La "durée de vie" d'un jeu de baston se mesurera à la profondeur de son système de jeu et à la capacité de mobiliser les joueurs durant des mois, voire des années, tout comme un FPS orienté multijoueur dépourvu de mode solo ne choque (presque) plus personne aujourd'hui. Nous avons ainsi déterminé de par notre expérience ce qui relève de l'acceptable ou du foutage de tronche cosmique : des standards ont ainsi été établis, et gare à celui qui pousserait un peu trop la grand-mère dans les urticacées !


When less is not more

Pourtant, cette obsession se révèle purement vidéo-ludique : a-t-on jamais crié au scandale après avoir visionné un film dépassant à peine l'heure ? Ou lu un essai d'une centaine de pages ? Quant à la musique, je n'ose en parler... comment Dookie avec ses trente-neuf minutes d'écoute aurait-il pu connaître un tel succès ? Et ces compositeurs qui se gaussent d'avoir composé une symphonique fantastique ? Une seule ?! Scandale !

Pardonnez-moi de grossir volontairement le trait, mais vous saisissez l'idée : personne n'est autant obsédé par la rentabilité de son achat que le gamer. Il n'est pas rare, le troll des forums qui s'amusera en commentaire d'un test à calculer le sacro-saint prix de l'heure de jeu... Vous l'avez déjà croisé, n'est-ce pas ? Cette fascination que l'on pourrait aisément qualifier de bassement matérialiste empêche pourtant le jeu vidéo de gagner en maturité auprès du grand public : en pointant ce critère du doigt, nous rabaissons sans même nous en rendre compte le médium au rang de simple amusement.

C'est le drôle de dilemme du jeu vidéo aujourd'hui, je ne pense pas que l'on puisse avoir une discussion sur la quantité sans la qualité. (...)

Souvent, je dis que lorsque l'on joue à [The Order 1886], on embarque pour un océan de variété, de retournements, de rebondissements ; il n'y a aucun remplissage, aucun grinding dans notre jeu. (...)

Notre idée était de dire : "On vous balance la meilleure expérience que l'on pensait possible sans jamais vous laisser faire la même chose encore et encore."

Dana Jan (The Order 1886)

Rappelons que pendant fort longtemps, personne ne s'interrogeait véritablement sur cette notion. La difficulté punitive héritée du modèle économique des bornes d'arcade associée à notre faible expérience et notre manque de dextérité faisait de celui qui réussissait à faire défiler le staff roll et son animation de fin expéditive le roi de la cour de récré.
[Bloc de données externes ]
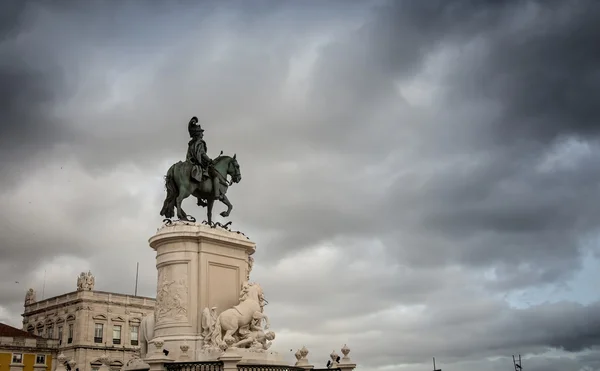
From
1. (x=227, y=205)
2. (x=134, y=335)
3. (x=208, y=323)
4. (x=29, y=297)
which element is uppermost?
(x=29, y=297)

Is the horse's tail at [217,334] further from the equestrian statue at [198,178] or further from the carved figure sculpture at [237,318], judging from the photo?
the equestrian statue at [198,178]

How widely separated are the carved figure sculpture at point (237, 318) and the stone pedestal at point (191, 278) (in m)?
0.72

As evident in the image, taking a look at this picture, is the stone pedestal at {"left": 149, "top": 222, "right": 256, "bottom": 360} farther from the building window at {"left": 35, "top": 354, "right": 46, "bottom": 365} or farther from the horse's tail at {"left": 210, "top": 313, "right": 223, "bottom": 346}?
the building window at {"left": 35, "top": 354, "right": 46, "bottom": 365}

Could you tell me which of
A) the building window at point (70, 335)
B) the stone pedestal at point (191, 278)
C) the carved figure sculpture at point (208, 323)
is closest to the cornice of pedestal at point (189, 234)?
the stone pedestal at point (191, 278)

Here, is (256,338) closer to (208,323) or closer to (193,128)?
(208,323)

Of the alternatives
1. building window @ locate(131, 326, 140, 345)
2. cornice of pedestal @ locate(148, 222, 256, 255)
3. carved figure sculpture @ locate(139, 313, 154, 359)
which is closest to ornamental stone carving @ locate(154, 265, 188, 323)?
carved figure sculpture @ locate(139, 313, 154, 359)

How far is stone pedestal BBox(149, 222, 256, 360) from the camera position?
20906 millimetres

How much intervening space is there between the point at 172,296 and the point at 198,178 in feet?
14.7

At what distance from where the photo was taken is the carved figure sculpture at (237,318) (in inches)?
803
Je ne sais pas pour vous, mais la difficulté monstrueuse de la fin des années 1980 ne m'empêchait pas de replonger la fleur au fusil dans une énième tentative pour sauver Guenièvre ou d'éclater la tronche xenomorphesque d'Alien Brain. Sauf qu'avec le temps qui passe, les boutons d'acné pullulent, les réflexes s'affûtent, et la technologie évolue ! Résultat : nos nouvelles bécanes de salon permettent une programmation plus fine et variée de l'IA, et si l'on n'allonge pas vite le nombre de "niveaux" (la norme à l'époque), les éditeurs allaient vite se retrouver face à une horde d'adolescents assoiffés de vengeance sous l'impulsion de leurs hormones... S'en suivra logiquement une bonne guéguerre marketing des familles à base de "c'est moi qui ai la plus grosse" pour laquelle aucun armistice n'a à ce jour été signée.

Enlarge your pennies !

C'est alors que la scène indépendante vient mettre son grain de sel. Entendons-nous sur le terme : je parle ici autant des équipes structurées mais autonomes que des self-made coders planqués dans leur garage comme à la bonne époque. La scène indé - donc, revenue en grâce sans crier gare à la faveur d'un Summer of Arcade 2008 inoubliable, débarque et nous propose un deal bien différent.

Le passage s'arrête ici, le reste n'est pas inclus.